I think there are always two main motivations for such a stance. One is the question of justice, the simple plea for decent human lives for all. If we see someone being hurt, we know we should help. When we see someone being brutalized, we know it is wrong. When these things happen systemically, it is just as obvious that we should act.

But there is also an argument from self-interest, at two different levels. One is that somewhere inside ourselves, we know that our own privilege is built on the backs of other people, and when we acknowledge that, it doesn.t feel good. To be fully human is to resist a system that conditions your pleasure on someone else.s pain. I can.t prove this, but it is an article of faith for me. It is what it means to be human. And I believe we all want to be fully human.

But there's another self-interest to recognize, which is the simple lesson from history of what happens to empires built on exploitation and injustice and cruelty. They fall. Dr. King understood this, when in 1961 he warned white America that the "price America must pay for the continued exploitation of the Negro and other minority groups is the price of its own destruction."

Martin Luther King, Jr., had no illusions about this country. As he grew older, his critique deepened and his language grew more blunt. He connected questions of domestic racism to the exploitation of capitalism and U.S. brutality abroad. He talked not just of race but of the "triplets of social misery": racism, economic inequality, and militarism. (I would add sexism to this list as well. And homophobia.)

On the night before his death, Martin Luther King Jr, the man who white conservatives now use for rhetorical cover in their opposition to affirmative action, warned, "if something isn't done, and in a hurry, to bring the colored people of the world out of their long years of poverty, their long years of hurt and neglect, the whole world is doomed."

I do not pretend to have easy answers to the difficult questions of policy and strategy, the questions about how we are going to change the system. But I know that the first step toward answering those questions is to be honest about how deeply woven into the material and ideological fabric of our society racism is.
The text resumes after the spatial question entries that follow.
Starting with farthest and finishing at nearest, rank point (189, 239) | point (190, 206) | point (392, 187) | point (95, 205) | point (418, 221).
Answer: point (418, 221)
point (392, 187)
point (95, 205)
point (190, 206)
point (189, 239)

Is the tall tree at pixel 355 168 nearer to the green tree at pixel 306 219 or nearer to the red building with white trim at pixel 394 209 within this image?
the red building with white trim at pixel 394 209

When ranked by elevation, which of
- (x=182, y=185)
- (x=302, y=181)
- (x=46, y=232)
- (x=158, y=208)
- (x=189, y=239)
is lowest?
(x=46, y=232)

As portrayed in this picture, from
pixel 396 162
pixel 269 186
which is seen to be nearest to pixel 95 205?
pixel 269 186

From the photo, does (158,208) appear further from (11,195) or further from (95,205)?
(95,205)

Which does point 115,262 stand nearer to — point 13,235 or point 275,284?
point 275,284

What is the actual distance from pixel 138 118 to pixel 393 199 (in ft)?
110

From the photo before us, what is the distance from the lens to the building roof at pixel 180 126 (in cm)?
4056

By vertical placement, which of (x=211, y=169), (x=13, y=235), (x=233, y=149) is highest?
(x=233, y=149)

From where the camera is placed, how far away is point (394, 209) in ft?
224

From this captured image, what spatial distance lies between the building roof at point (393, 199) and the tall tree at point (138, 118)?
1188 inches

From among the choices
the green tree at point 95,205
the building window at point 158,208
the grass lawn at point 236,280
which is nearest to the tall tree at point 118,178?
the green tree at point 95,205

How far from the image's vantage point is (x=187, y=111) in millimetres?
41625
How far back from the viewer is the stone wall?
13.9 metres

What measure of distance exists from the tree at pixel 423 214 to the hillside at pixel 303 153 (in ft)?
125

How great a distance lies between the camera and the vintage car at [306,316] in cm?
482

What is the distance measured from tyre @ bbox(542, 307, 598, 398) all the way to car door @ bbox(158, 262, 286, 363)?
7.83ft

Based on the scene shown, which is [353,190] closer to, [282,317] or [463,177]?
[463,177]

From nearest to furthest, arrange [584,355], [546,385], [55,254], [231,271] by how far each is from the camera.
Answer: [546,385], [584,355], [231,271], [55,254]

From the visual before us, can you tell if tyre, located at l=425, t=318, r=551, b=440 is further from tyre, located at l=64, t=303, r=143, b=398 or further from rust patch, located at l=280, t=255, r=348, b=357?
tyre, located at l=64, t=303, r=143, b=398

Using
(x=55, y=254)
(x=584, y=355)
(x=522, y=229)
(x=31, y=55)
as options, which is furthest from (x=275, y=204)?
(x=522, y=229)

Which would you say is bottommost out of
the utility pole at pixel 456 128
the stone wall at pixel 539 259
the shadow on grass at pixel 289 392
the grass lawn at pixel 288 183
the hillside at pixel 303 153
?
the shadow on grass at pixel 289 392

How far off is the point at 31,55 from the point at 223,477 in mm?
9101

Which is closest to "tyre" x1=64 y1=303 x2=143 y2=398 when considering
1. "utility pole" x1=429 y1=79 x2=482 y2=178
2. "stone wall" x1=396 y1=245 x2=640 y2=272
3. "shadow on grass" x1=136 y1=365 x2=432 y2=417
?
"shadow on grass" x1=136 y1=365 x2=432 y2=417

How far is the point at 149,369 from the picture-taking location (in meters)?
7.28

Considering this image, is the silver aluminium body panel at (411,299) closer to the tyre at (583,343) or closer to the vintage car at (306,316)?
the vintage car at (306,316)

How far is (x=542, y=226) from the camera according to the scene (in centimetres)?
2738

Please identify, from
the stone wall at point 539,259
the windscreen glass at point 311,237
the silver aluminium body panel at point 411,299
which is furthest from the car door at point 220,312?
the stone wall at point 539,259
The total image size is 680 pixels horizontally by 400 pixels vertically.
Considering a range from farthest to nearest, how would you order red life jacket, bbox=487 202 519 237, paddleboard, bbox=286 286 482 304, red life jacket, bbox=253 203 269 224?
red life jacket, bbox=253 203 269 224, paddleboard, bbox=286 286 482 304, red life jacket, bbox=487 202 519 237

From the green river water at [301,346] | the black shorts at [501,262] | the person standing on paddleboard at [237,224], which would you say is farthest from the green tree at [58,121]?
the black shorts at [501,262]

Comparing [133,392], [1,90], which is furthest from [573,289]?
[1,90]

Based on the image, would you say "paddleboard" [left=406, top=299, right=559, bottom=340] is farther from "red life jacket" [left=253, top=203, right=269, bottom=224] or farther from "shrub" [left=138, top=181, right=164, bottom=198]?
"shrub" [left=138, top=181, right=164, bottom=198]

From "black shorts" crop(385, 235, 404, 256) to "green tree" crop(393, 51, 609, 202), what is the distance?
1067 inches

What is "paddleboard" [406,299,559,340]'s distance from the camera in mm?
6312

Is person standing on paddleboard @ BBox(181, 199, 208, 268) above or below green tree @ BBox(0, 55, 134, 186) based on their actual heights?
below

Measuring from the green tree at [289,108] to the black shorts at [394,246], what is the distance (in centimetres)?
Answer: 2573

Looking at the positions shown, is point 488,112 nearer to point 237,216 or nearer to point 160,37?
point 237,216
For white people, that means holding two seemingly contradictory things in mind:

First, our whiteness (in the sense of notions of white supremacy) is a depraved fiction that we must give up.

Second, our whiteness (in the sense of white privilege) is a fact we cannot simply wish away. For white people to be fully human, we must take seriously the moral imperative for political action.

To do that, I think, we must give up on the pathological individualism of this culture and start to see ourselves differently, to see how our successes and our failures are always partly social, not strictly individual. I'll end by quoting from myself, from my response to my white correspondent who couldn.t see racism. My final words of that correspondence were:

"I think people in this country tend to see life as an auto race -- we're all in separate cars, racing each other, competing for advantages, seeing our success as requiring someone else's defeat. That's a short-term view, and it's the wrong way to understand ourselves. I think life is like an ocean voyage with one ship. We're all on the same ship. We're all in the same boat. When a leak springs in one part of the ship, we're all in trouble. On this voyage, there's no dry dock to head to make repairs. Life is lived out on the water, plugging leaks and caring for each other."

Our task is not complicated to articulate, though often difficult to make real in the world: We must create connection while not denying difference, in a politics that does not turn away from the pain of the world but also does not forget the pleasure and joy that comes from resistance to oppression in solidarity with others, as we keep trying to get as close as we can to what Paulo Freire eloquently called "the beauty of being human."